Zdaniem Linka i Muiznieksa, przyjęcie uchwalonego przez Sejm prawa oznaczać będzie podważenie zasady wolności zgromadzeń w Polsce. W oświadczeniu działacze praw człowieka wezwali też polski parlament do ponownego rozpatrzenia nowelizacji ustawy oraz zasięgnięcia konsultacji z organizacjami pozarządowymi.
Muiznieks stwierdził, że proponowane poprawki "ograniczą dużej części społeczeństwa niepotrzebnie i w nieproporcjonalny sposób możliwość protestowania, cieszenia się prawem wolności zgromadzeń". Jak zaznaczył w sposób niezrozumiały pierwszeństwo w tej sprawie przypadać będzie m.in. związkom wyznaniowym i Kościołowi.

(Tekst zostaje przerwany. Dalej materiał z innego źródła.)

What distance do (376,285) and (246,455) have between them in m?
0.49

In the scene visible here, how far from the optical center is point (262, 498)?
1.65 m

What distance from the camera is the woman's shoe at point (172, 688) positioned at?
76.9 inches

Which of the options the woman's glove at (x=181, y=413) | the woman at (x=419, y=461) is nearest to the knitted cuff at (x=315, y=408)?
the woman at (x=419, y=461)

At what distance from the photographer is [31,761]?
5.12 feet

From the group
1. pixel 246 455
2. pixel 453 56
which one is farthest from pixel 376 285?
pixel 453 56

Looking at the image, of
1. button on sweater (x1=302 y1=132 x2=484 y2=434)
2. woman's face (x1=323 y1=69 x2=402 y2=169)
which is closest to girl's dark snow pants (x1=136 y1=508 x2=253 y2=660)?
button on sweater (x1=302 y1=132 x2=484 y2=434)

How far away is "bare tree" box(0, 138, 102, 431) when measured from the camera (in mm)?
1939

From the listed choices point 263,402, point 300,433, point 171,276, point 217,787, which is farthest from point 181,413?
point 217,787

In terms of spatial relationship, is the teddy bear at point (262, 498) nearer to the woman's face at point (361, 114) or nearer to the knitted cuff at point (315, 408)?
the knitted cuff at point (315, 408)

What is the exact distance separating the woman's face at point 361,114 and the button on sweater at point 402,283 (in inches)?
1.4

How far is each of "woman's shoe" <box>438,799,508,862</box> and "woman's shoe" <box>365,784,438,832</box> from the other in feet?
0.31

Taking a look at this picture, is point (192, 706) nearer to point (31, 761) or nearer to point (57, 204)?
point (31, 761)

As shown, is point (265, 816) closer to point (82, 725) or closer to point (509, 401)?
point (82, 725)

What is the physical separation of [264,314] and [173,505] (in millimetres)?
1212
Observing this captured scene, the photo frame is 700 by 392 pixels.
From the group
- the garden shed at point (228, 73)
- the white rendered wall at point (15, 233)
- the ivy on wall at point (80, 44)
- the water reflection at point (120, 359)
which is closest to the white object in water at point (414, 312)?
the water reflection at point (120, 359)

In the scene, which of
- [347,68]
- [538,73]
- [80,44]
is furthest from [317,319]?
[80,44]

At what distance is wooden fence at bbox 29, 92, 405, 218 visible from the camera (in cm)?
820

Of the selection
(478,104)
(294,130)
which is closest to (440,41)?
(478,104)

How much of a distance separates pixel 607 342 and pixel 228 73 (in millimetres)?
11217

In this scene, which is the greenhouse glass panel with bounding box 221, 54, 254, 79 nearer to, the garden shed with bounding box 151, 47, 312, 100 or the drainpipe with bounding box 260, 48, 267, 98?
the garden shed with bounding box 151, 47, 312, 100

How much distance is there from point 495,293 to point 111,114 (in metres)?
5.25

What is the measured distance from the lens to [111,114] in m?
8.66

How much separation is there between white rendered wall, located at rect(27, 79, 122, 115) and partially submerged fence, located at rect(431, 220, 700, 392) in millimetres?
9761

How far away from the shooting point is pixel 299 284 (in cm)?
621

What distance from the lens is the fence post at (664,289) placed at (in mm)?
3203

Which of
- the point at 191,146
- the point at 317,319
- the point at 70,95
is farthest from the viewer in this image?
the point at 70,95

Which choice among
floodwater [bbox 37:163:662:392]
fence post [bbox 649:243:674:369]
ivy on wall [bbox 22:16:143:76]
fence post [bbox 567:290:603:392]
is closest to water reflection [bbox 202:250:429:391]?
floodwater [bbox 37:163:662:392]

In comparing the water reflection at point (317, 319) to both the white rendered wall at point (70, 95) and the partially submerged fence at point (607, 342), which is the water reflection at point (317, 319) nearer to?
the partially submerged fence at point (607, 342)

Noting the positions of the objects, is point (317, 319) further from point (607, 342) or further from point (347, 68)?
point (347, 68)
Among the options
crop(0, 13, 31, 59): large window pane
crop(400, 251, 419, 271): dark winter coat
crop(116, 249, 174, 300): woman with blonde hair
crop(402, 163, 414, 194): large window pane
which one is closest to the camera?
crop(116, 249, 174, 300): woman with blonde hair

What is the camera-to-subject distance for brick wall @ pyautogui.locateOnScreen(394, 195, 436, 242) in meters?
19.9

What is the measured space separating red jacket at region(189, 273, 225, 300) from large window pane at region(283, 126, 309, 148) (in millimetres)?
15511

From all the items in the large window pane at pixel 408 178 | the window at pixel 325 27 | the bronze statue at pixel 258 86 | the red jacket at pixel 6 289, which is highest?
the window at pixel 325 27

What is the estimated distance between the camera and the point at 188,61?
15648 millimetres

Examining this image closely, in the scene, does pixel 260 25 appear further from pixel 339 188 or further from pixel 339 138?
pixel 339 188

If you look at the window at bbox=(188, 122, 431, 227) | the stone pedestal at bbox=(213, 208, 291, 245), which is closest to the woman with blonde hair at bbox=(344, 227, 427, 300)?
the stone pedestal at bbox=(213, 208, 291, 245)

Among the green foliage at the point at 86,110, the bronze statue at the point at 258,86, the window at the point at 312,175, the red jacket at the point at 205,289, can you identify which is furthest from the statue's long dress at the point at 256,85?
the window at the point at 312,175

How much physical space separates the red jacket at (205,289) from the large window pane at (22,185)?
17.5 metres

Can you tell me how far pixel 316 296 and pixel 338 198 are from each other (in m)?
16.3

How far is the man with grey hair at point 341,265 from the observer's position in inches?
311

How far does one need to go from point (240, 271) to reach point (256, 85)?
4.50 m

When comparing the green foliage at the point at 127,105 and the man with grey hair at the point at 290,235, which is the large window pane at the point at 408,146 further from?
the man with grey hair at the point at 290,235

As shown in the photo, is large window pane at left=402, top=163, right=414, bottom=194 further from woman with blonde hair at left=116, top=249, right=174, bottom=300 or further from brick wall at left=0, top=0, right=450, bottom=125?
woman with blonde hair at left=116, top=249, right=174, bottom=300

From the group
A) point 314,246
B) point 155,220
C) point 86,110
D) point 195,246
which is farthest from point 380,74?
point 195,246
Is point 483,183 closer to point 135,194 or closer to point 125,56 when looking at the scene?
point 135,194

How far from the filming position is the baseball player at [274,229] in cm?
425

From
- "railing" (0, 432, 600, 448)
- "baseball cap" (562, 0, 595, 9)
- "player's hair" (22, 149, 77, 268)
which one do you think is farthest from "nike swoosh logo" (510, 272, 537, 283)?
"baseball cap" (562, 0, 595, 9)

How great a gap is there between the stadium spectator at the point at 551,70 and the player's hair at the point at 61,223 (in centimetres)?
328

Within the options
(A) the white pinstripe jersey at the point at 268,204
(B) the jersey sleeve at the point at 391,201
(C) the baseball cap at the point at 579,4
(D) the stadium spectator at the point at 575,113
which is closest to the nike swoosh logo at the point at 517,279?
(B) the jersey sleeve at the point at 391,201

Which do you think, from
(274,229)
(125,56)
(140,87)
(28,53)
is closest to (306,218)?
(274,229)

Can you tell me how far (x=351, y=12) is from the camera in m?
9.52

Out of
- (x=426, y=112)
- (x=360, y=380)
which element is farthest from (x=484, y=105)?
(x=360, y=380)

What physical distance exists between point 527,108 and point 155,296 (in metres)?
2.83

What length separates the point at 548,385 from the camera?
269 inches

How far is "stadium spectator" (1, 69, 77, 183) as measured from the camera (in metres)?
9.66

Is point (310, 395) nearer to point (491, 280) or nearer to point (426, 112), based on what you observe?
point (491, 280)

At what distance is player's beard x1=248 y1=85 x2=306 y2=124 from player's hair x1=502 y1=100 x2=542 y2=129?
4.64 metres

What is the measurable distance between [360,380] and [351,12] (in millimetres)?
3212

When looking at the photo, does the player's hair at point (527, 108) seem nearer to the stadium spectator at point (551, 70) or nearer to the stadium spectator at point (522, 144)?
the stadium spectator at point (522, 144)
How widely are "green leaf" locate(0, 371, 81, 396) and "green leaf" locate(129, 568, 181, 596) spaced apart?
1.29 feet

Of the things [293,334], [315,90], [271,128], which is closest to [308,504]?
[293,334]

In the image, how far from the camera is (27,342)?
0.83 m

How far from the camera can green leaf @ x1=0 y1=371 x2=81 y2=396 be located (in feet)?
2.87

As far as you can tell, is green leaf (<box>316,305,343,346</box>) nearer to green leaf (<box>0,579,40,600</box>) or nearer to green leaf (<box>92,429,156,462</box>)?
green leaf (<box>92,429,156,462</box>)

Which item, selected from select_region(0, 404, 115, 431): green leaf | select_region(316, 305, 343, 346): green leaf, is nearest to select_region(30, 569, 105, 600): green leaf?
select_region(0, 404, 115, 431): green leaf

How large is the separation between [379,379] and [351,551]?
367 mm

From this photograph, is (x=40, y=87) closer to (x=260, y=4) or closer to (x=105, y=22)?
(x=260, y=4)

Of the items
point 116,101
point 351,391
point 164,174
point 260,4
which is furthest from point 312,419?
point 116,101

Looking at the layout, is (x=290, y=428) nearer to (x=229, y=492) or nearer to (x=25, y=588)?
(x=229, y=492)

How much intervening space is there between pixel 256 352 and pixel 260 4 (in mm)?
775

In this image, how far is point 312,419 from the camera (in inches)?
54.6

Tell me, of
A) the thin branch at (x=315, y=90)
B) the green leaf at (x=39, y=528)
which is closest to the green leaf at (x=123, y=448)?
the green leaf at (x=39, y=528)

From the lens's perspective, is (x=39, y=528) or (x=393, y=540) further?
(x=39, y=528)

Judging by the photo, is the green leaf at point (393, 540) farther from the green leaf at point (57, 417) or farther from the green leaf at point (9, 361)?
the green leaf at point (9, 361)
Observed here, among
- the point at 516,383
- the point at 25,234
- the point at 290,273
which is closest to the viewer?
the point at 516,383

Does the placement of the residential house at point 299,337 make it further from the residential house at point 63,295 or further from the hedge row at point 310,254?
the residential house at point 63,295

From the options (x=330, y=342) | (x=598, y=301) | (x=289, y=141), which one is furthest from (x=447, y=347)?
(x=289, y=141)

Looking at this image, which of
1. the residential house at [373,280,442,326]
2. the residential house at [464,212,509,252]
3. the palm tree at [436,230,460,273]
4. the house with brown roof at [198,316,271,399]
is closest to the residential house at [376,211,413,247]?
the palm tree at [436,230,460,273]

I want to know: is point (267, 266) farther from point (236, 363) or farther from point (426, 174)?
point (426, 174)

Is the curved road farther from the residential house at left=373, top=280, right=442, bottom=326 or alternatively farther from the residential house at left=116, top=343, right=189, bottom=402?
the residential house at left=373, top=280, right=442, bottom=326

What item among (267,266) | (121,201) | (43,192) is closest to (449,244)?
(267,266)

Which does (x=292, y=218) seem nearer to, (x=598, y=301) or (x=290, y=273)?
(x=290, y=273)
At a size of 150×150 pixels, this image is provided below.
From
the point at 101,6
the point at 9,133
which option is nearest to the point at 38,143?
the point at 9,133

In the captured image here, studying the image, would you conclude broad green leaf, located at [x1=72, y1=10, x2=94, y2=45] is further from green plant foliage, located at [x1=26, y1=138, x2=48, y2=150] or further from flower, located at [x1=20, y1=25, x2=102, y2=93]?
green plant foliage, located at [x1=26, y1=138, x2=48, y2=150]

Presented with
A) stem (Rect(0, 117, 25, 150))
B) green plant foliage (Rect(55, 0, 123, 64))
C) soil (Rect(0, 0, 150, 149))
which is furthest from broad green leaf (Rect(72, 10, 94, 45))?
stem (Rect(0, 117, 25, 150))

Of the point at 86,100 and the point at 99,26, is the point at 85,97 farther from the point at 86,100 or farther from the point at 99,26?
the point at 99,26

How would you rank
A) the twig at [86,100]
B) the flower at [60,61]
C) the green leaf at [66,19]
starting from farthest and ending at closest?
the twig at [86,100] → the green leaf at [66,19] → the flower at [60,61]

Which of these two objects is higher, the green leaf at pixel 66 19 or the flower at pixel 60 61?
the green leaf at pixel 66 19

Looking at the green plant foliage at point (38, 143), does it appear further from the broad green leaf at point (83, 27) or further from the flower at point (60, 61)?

Dyrektor ODIHR podkreślił, że wolność zgromadzeń podlega ochronie i jest gwarantowana przez Organizację Narodów Zjednoczonych, Radę Europy i OBWE. Wskazał, że w tym kontekście ważne jest, by proponowane zmiany zostały poddane szerokiej debacie, uwzględniającej kluczowe podmioty oraz stanowisko obywateli. Negatywną opinię na temat noweliza Prawa o zgromadzeniach wydał także Sąd Najwyższy.
Czytaj też:
Sąd Najwyższy o Prawie o zgromadzeniach. „Nosi wszelkie cechy prawa stanu wyjątkowego”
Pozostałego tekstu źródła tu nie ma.